### Exercise material

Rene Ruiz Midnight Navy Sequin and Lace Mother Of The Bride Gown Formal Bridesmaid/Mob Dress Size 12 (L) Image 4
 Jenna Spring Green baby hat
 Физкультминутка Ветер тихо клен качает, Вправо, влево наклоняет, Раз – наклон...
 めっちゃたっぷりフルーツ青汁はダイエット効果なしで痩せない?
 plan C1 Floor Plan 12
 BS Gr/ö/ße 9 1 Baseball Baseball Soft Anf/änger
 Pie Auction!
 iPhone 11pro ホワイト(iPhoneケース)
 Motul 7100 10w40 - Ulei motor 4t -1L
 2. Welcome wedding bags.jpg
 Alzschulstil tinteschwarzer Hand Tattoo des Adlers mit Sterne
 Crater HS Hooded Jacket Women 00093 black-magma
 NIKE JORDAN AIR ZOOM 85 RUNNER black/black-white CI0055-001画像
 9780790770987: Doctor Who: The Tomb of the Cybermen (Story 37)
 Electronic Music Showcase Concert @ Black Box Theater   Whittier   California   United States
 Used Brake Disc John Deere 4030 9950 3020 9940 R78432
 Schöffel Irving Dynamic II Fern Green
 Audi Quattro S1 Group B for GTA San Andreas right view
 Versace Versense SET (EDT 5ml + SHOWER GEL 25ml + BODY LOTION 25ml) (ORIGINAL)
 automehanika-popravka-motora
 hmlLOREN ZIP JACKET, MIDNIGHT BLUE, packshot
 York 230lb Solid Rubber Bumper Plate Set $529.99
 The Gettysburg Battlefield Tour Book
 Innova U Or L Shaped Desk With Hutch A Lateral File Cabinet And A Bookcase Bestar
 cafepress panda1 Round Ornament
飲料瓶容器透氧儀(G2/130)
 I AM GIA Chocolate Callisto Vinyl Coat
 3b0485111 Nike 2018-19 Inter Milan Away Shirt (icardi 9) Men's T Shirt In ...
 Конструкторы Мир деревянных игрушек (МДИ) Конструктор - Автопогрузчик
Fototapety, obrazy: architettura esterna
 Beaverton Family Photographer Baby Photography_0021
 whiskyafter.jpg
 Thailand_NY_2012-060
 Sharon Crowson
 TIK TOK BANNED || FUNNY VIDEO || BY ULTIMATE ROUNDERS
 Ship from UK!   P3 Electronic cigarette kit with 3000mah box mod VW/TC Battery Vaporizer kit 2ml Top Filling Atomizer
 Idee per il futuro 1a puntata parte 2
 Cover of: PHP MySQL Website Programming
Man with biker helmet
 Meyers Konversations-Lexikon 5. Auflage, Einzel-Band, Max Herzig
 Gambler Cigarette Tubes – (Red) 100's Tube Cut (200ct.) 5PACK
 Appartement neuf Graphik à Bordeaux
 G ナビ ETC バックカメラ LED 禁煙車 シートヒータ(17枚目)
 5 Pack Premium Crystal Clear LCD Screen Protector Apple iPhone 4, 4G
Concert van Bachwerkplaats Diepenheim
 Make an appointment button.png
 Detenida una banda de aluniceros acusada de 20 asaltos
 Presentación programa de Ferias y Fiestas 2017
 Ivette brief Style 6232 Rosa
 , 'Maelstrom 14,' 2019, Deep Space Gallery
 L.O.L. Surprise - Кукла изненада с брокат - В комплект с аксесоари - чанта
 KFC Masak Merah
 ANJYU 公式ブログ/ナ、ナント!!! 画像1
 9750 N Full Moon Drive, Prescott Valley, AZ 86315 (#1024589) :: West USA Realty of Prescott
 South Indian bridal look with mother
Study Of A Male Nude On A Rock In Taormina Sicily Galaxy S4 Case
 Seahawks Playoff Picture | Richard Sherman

### Task details
Every line where "iPhone" appears must be returned from the listing above.

### Exercise solution
 iPhone 11pro ホワイト(iPhoneケース)
 5 Pack Premium Crystal Clear LCD Screen Protector Apple iPhone 4, 4G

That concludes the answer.